Abstract:
Cerebral palsy is a well-recognised neurodevelopmental condition beginning in
early childhood and persisting throughout the lifespan of the affected individual.
Neuromuscular disorders and musculoskeletal deformities result in gait abnormalities for
children with cerebral palsy. Equinus gait, characterised by excess plantarflexion, is one
of the most common abnormal gait patterns and receives much attention from surgeons
and therapists. Three-dimensional gait analysis plays an essential role in cerebral palsy
management. However, the conventional optoelectronic three-dimensional gait analysis
system is expensive and not user-friendly to individuals without the necessary expertise,
hampering its application in clinical practice.

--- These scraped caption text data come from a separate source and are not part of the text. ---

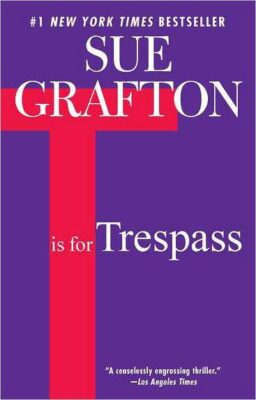 Cover: T is for Trespass by Sue Grafton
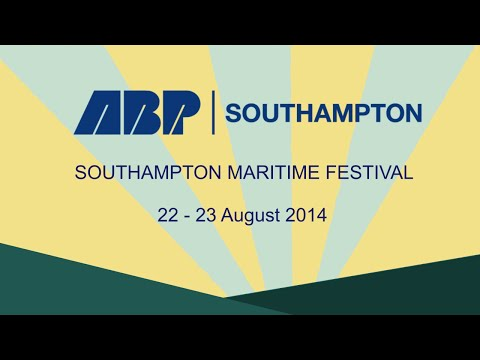 Associated British Ports: Southampton Maritime Festival 2014
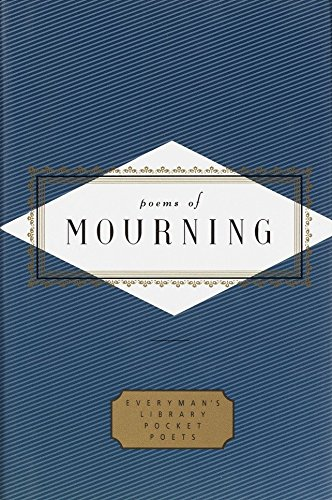 Poems of Mourning (Everyman's Library Pocket Poets Series) (0375404562) by Peter Washington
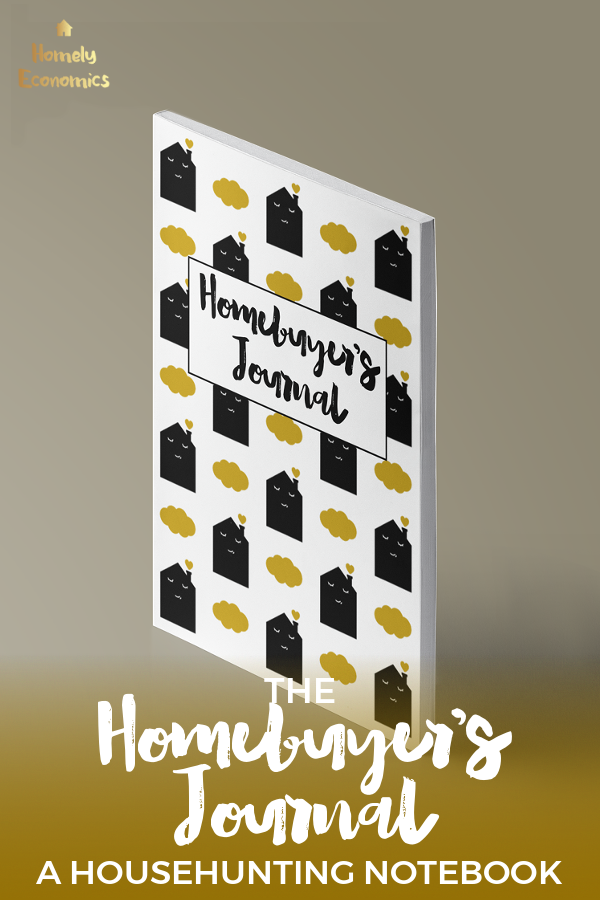 The Homebuyer's Journal by Homely Economics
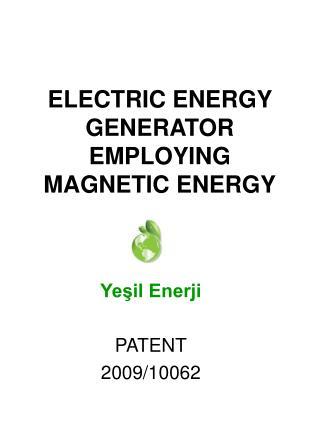 ELECTRIC ENERGY GENERATOR EMPLOYING MAGNETIC ENERGY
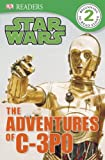 The Adventures of C-3PO, Dorling Kindersley Publishing Staff, 146541682X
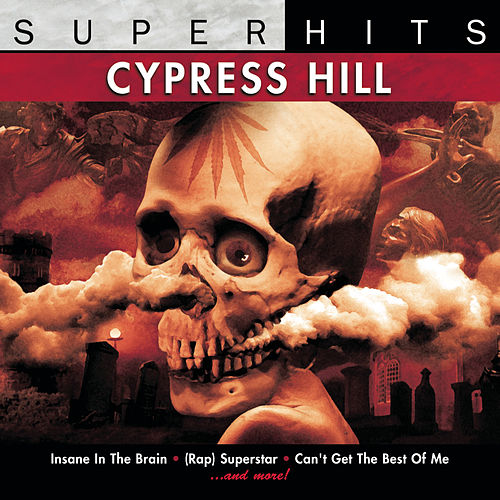 Cypress Hill: Super Hits by Cypress Hill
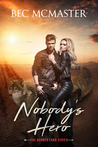 Nobody's Hero by Bec McMaster
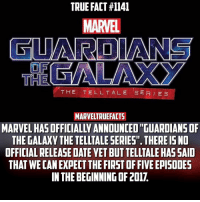 """Memes, Guardian, and Marvel: TRUE FACT #1141  MARVEL  GUARDIANS  THE  THE TELL TALE SER E S  MARVELTRUEFACTS  MARVEL HASOFFICIALLYANNOUNCED GUARDIANSOF  THE GALAXY THE TELLTALE SERIES"""". THERE ISNO  OFFICIAL RELEASE DATE YETBUTTELLTALEHAS SAID  THAT WE CAN EXPECT THE FIRST OF FIVE EPISODES  IN THE BEGINNINGOF2017. Marvel does a damn good job at taking all my money."""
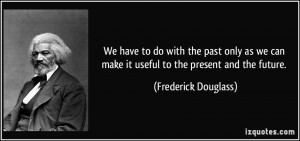We have to do with the past only as we can make it useful to the ...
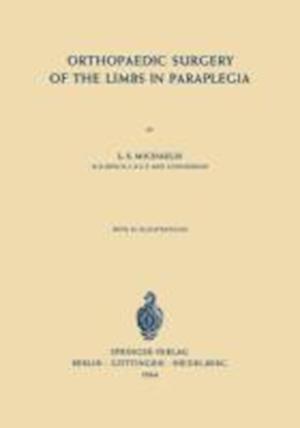 Orthopaedic Surgery of the Limbs in Paraplegia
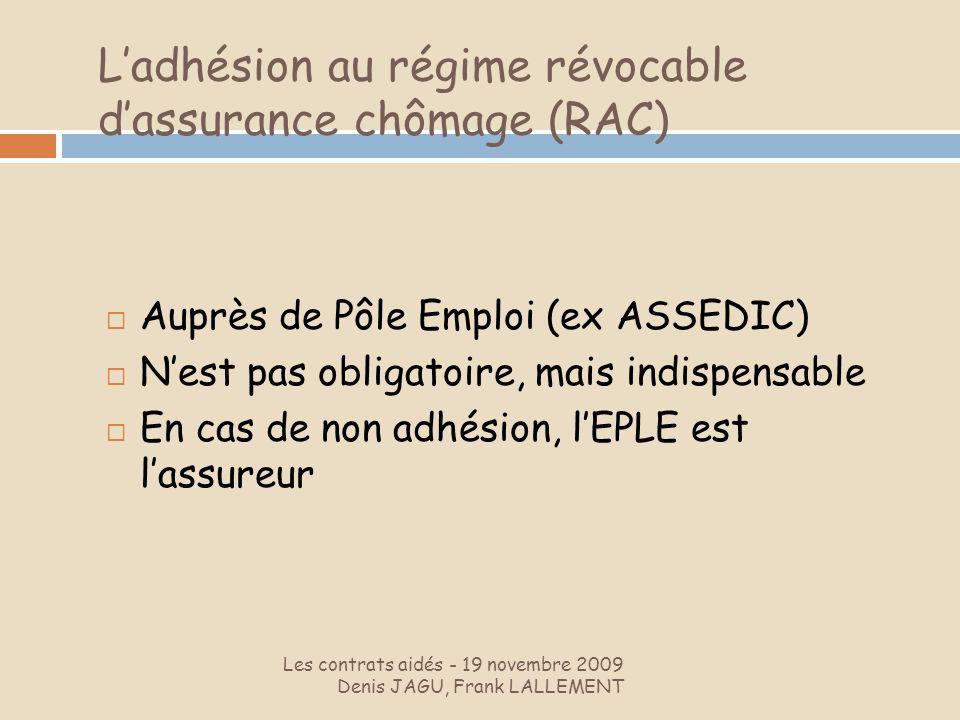 L'adhésion au régime révocable d'assurance chômage (RAC)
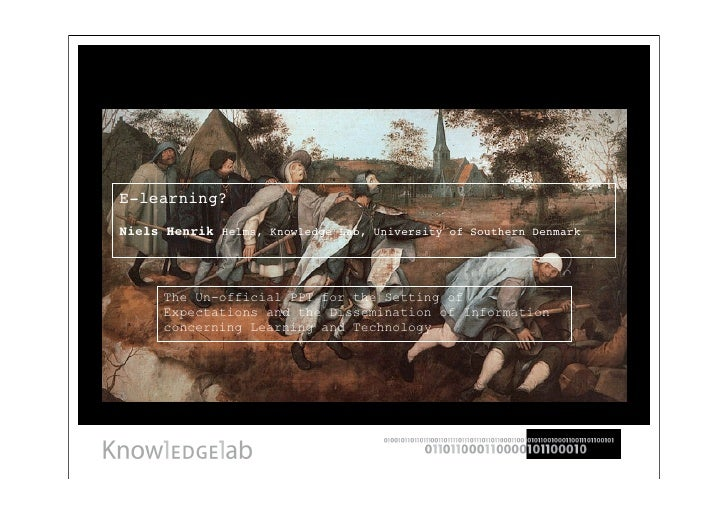 E-learning? Niels Henrik Helms, Knowledge Lab, University of Southern Denmark           The Un-official PPT for the Settin...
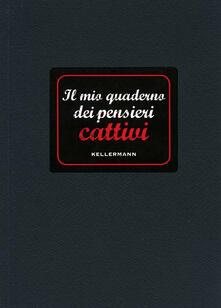 Vitalitart.it Il mio quaderno dei pensieri cattivi Image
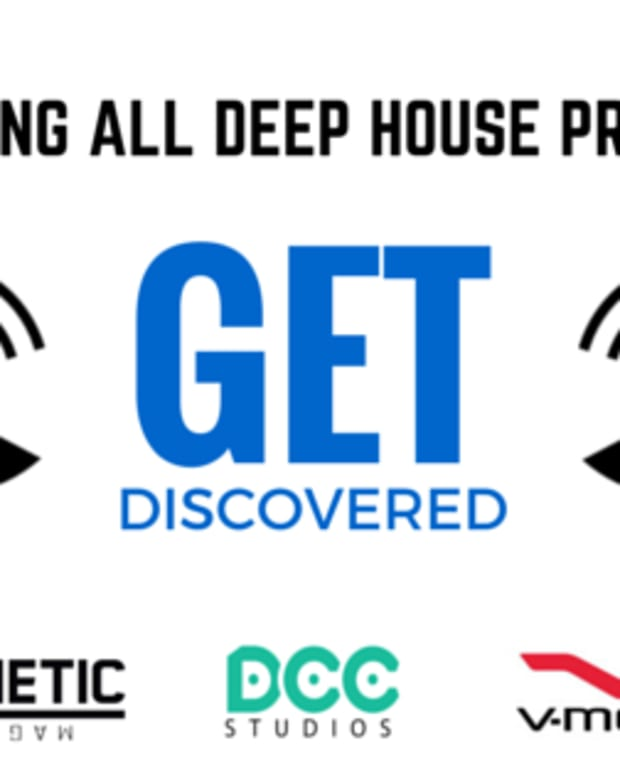 """Are You The Next Big Thing In Deep House? Enter Our """"Get Discovered"""" Contest"""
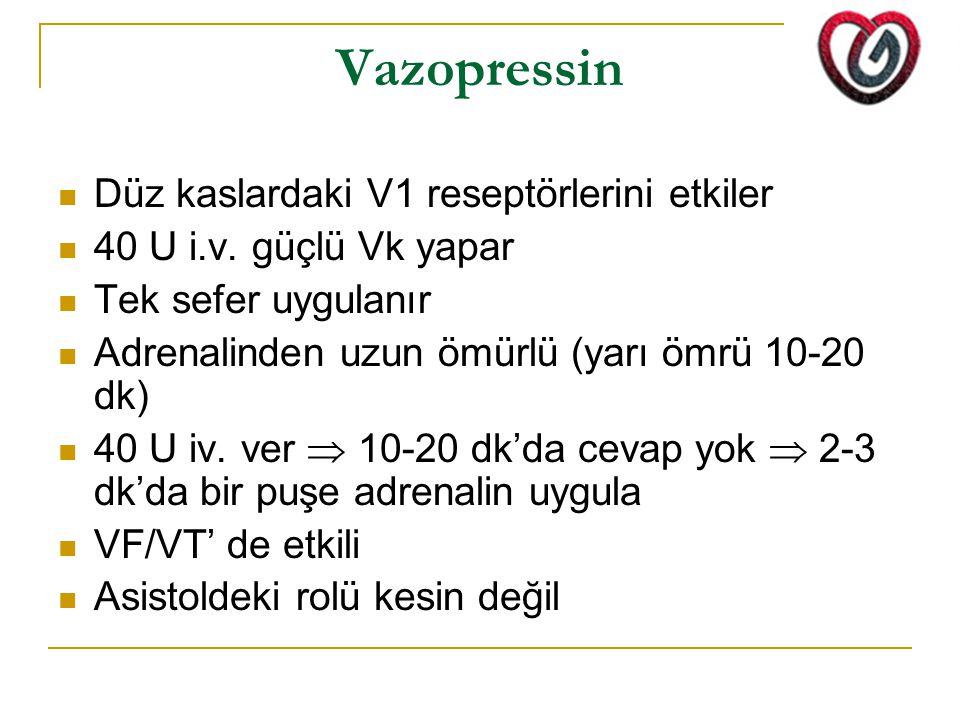 Vazopressin Düz kaslardaki V1 reseptörlerini etkiler 40 U i.v. güçlü Vk yapar Tek sefer uygulanır Adrenalinden uzun ömürlü (yarı ömrü 10-20 dk) 40 U i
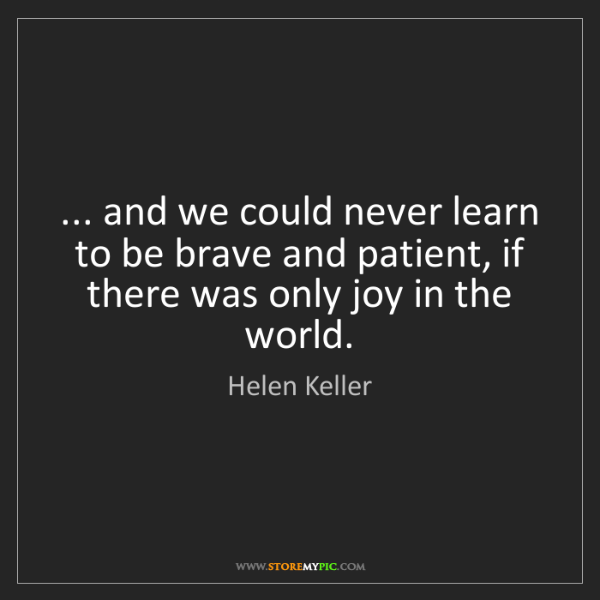 Helen Keller: ... and we could never learn to be brave and patient,...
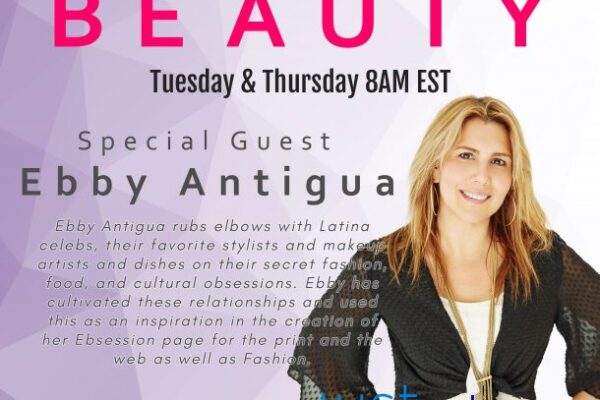 celebrity beauty secrets with Ebby Antigua
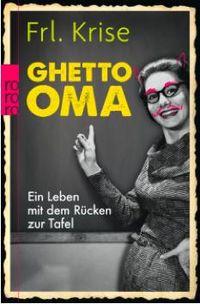 Ghetto-Oma: Ein Leben mit dem Rücken zur Tafel - Klickt hier für die große Abbildung zur Rezension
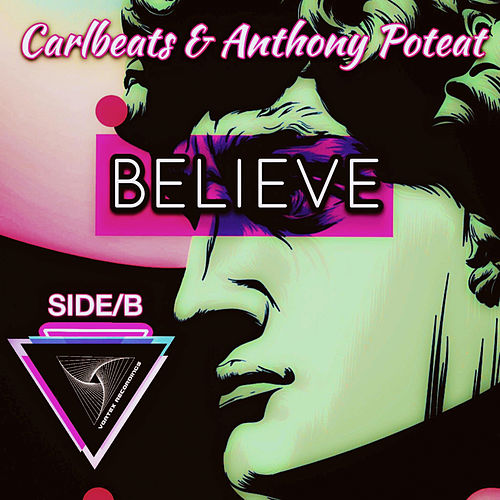 Believe Side B de Anthony Poteat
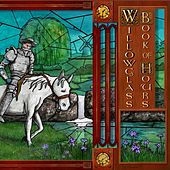 Play & Download Book of Hours by Willowglass | Napster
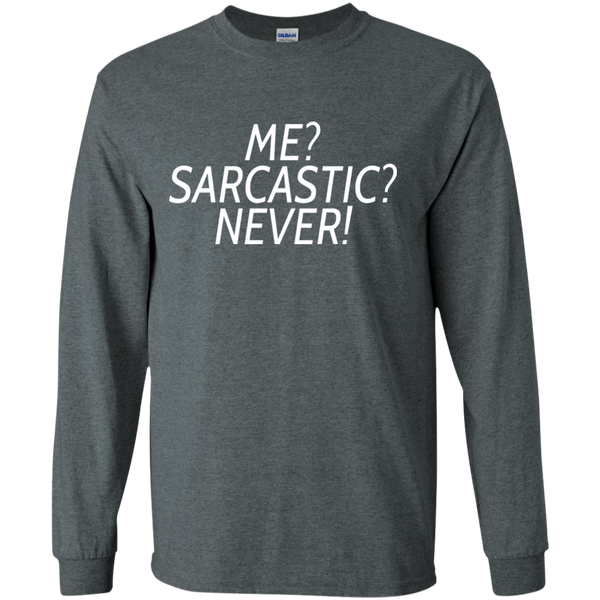 Me? Sarcastic? Never! Long Sleeve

In addition, in-depth knowledge regarding
ankle muscle activation and force generation ability during ambulation can help clinical
practitioners develop suitable treatment strategies for children with cerebral palsy and
equinus gait. Therefore, the first aim of this thesis was to determine the validity and
reliability of gait parameters assessed by Kinect-based markerless gait analysis systems
for children with cerebral palsy. The second aim of this thesis was to determine the effect
of involving more personalised musculoskeletal information on ankle muscle force
prediction for children with cerebral palsy and equinus gait.
The work undertaken in this thesis includes five experimental studies. The first three
studies determined the validity, and the reliability, of cost-effective markerless threedimensional
gait analysis systems based on Kinect sensors when evaluating crucial gait
parameters for children with cerebral palsy. The last two studies investigated the effect
of involving pre-calculated joint angles for musculoskeletal model scaling, and applying
image-based musculoskeletal models on ankle muscle force prediction, for children with
cerebral palsy and equinus gait.
The results of the first two studies revealed that the single Kinect V2-based threedimensional
gait analysis system was unable to provide accurate joint kinematic
estimations. Its validity could be improved by implementing calibration algorithms,
including the linear regression-based method and the long short-term memory recurrent
neural network-based approach. Also, some hip and knee sagittal kinematic variables
(e.g., maximal/minimal hip flexion/extension angles and maximal knee flexion/extension
angles) demonstrated good inter-day reliability. Most of the selected gait spatiotemporal variables (e.g., step length/width/time, stride length/time, gait speed) captured by the
single Kinect V2-based gait analysis system were accurate and reliable. Furthermore, this
system could accurately assess the minimal margin of stability, an essential indicator of
fall risk in previous studies. Although the single Kinect V2-based gait analysis system
could not provide subtle gait metric evaluations, it still had the potential to be utilised as
a portable alternative for some coarse analyses (e.g., gait classification and screening),
assess gait stability and monitor gait progressions. In the third study, a dual Azure Kinect
gait analysis system was developed based on the point cloud registration algorithm to
provide full-scene motion capture. The results demonstrated that the dual Azure Kinect
system could still not offer an accurate kinematic assessment.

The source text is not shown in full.